I find it strange that some engineers seem to celebrate buckets of their conquests; in my whole career I would be able to hold all my destroyed devices on two hands [if I saved them], and that's just because two of them were modules that need a hand each.
And I find it strange that some engineers don't. 🙂 Could you explain the underlined: how is it possible? Don't you run stress-tests on your prototypes to find their real limits, but just calculate them theoretically? Or do you use pricy components with a huge margin of parameters (like >100%)? Or do you specialize exclusively in low energy devices?
Well, when I left the one place, we were doing burn-in tests, and over a hundred units or so, never saw anything that couldn't be blamed on something obvious, like a loose or missing bolt, etc.
In particular, I worked on inverter modules of 5kW (up to 400kHz) and 150kW (up to 50kHz) capacity. These were stacked to get induction power supplies up to 50kW, and 600kW or more, respectively. 480V 3ph mostly, with 240V an option for the smaller units.

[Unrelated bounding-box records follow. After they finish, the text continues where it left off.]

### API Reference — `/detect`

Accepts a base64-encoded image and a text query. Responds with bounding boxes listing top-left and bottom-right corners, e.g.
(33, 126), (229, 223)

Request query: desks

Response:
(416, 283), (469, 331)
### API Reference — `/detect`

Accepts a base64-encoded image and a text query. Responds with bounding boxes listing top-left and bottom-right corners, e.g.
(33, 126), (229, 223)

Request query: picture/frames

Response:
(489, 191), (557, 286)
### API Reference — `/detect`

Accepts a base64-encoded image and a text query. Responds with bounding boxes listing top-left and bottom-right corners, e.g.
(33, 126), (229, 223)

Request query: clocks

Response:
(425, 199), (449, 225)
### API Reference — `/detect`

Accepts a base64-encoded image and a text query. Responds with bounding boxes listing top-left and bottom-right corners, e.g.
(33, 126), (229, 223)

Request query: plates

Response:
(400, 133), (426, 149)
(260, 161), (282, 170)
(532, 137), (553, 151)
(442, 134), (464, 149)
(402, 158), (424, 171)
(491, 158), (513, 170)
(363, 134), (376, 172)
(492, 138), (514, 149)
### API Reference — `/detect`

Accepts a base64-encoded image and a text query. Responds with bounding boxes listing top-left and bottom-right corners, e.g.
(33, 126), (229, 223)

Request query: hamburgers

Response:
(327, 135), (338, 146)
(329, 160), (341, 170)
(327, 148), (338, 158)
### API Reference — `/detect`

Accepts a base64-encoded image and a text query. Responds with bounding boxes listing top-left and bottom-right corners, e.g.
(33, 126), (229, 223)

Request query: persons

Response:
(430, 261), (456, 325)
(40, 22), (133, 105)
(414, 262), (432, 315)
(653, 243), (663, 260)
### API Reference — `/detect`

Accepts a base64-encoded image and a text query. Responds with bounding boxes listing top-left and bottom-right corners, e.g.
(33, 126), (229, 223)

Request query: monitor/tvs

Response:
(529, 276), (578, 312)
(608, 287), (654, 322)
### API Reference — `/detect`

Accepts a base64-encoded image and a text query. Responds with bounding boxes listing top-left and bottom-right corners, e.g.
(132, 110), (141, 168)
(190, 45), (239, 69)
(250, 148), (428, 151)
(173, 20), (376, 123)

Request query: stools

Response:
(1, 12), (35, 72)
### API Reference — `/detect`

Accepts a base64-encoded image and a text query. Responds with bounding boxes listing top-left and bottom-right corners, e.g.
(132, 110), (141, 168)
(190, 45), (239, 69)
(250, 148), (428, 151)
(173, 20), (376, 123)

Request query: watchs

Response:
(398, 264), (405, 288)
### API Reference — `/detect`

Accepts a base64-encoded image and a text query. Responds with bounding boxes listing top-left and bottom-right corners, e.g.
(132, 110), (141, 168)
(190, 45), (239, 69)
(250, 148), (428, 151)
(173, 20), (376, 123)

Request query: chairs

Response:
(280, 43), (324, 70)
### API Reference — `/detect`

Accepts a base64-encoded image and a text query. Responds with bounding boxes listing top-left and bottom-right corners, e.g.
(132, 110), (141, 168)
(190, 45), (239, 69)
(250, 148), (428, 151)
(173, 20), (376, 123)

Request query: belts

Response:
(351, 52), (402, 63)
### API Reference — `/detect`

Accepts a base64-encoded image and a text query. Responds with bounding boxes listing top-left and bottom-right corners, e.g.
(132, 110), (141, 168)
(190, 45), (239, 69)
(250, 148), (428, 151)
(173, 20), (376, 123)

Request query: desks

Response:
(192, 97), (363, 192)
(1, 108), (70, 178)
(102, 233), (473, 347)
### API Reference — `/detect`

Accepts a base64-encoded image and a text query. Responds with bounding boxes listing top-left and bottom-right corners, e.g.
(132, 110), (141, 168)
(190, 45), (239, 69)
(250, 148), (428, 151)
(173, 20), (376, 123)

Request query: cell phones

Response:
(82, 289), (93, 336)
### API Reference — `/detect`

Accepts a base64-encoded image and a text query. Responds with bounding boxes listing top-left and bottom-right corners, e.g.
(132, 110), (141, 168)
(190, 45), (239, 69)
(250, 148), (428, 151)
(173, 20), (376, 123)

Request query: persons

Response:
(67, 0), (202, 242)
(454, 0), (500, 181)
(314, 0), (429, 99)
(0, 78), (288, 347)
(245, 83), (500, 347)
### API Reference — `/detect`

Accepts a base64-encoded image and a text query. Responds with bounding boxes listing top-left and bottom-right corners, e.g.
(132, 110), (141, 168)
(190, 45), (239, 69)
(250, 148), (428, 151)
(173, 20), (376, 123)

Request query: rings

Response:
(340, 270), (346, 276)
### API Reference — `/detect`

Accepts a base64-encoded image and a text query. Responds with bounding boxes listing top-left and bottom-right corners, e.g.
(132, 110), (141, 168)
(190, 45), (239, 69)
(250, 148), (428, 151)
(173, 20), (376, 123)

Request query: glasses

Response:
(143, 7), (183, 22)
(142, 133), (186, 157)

To your point -- this was lowish quantity, kinda specialized, industrial sort of stuff. Not like motor drives, or uh, solar farms or something; we didn't
have to be especially picky. Whereas in the qty 100k's, you're likely to start seeing spooky failures that can possibly be blamed on semiconductor ratings. Also, conditions slightly outside of normal operation, like unusual swells and surges, in patterns outside of what you'd normally test for.
We did pick up a guy from Rockwell with drives experience, though I don't recall picking his brain on semiconductor reliability. (I do remember one thing he had an opinion on, mask screened heatsink paste -- practical and effective. Though I don't remember anymore if he got the service techs to use masks instead of fingers, when replacing modules. Hm, what a strange sentence, out of context.)
It all sounds really "strange" (unusual) to me: like an exception to the rule, but not the rule.
Well... an alternative explanation would be: mediocrity is the rule, not the exception.

I don't know your experience, you haven't mentioned much yet, so I don't want to go and assume. You do sound experienced. Not having found this particular observation suggests either an early career -- or an extremely lucky one! (Jealous!)
I've seen more than enough things, that are hardly worth an eye-roll anymore. To the best of my knowledge, the 80-20 rule applies in all fields. Like, take the range of experience you see on this forum -- it isn't much different in professional spaces, or academics, or etc. It's recursive, too: you can take the top 20% of, say, electrical engineers, and they'll be reasonably knowledgeable in their respective subsets; 20% of them will be expertly knowledgeable in those subjects in turn. And 20% again, and so on until you're in such a rarefied set that you've found the dozen subject matter experts in, well, some very obscure corner of the field, but damnit do they ever know it well!
Conversely, the 80% might not realize which population they're in, partly explainable by a modest misunderstanding of how one should characterize that set (most people think they are reasonably knowledgeable about the set of things that, well, they
know they know about; and chances are, few will share exactly that set of facts, and I would admit it's a fairly easy error to make regarding the definition of ones' set, assuming something more personal of onesself or less personal about another, y'know?), but also a large part of that is simply Dunning-Kruger at work.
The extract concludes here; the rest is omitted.